Although Paterson's robot wasn't chosen to be included in the McDonald's promotion, Hexy D's frequent television appearances are starting to pay off.
The team, which has spent about $15,000 on the robot so far, gets royalties every time one of its matches is shown on television.
Paterson, set to return to San Francisco May 19 for his next "BattleBots" competition, said he expects to break even or make a profit on the endeavor this year
Just for fun.
But making money isn't why he's doing this. It's purely for fun.
"We've never been cost-conscious because we knew it was within our range. I wouldn't have retired if I couldn't afford my lifestyle," said Paterson, who also races ProRally cars on deserted logging roads and is building a vacation home in Chelan with his wife, Penny.

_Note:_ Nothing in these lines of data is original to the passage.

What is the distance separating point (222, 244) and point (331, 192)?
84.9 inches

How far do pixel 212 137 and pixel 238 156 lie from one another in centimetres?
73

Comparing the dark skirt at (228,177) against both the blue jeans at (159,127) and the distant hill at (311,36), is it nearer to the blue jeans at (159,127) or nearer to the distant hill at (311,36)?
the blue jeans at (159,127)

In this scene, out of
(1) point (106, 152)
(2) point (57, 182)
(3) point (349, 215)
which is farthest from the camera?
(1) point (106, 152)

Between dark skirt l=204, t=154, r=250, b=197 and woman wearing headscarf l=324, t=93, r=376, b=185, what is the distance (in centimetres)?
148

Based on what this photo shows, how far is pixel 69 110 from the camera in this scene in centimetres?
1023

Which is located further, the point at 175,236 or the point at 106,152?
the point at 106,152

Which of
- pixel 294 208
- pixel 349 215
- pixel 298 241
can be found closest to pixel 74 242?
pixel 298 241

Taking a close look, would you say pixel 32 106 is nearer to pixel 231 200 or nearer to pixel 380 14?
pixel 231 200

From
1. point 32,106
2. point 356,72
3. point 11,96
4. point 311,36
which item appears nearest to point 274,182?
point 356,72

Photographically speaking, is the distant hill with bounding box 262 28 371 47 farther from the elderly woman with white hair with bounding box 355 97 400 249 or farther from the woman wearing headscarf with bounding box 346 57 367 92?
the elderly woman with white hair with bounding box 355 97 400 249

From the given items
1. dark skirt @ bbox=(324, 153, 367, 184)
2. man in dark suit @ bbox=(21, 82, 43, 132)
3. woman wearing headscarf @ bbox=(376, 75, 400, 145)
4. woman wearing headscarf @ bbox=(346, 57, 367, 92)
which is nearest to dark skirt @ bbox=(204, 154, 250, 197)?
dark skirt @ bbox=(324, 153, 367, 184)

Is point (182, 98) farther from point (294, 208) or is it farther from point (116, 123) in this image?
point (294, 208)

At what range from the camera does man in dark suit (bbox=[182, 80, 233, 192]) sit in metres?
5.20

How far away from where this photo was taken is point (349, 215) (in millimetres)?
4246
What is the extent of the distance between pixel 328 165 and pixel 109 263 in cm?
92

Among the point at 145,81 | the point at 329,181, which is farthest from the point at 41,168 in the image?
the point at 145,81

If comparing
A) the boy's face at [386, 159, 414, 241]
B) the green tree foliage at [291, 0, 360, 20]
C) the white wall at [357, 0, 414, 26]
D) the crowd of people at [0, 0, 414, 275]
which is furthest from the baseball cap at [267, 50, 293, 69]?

In fact, "BattleBots" seems to be a chosen hobby for many high-tech honchos. Paterson and his robot have competed against Michael "Fuzzy" Mauldin, the computer scientist who founded Internet search-engine company Lycos. "He's our pal," Franklin said of Mauldin. "We beat him."
Jim Knoll, one of the original authors of Adobe's Photoshop, also competes.
Trey Roski, co-founder and chief executive officer of BattleBots Inc., said the competition is for people exactly like Paterson and other computer programmers and engineers who don't often get credit for the things they invent.
"So much of our world forgets the engineer behind (the invention). There's one person behind the person who wrote DOS," he said. "A lot of these engineers in life have gotten stepped on, walked on, taken advantage of, abused.
"These engineers have a different mentality. They're not business people and some business person comes in usually and screws them. 'BattleBots' is about rewarding the little guy, about the engineer."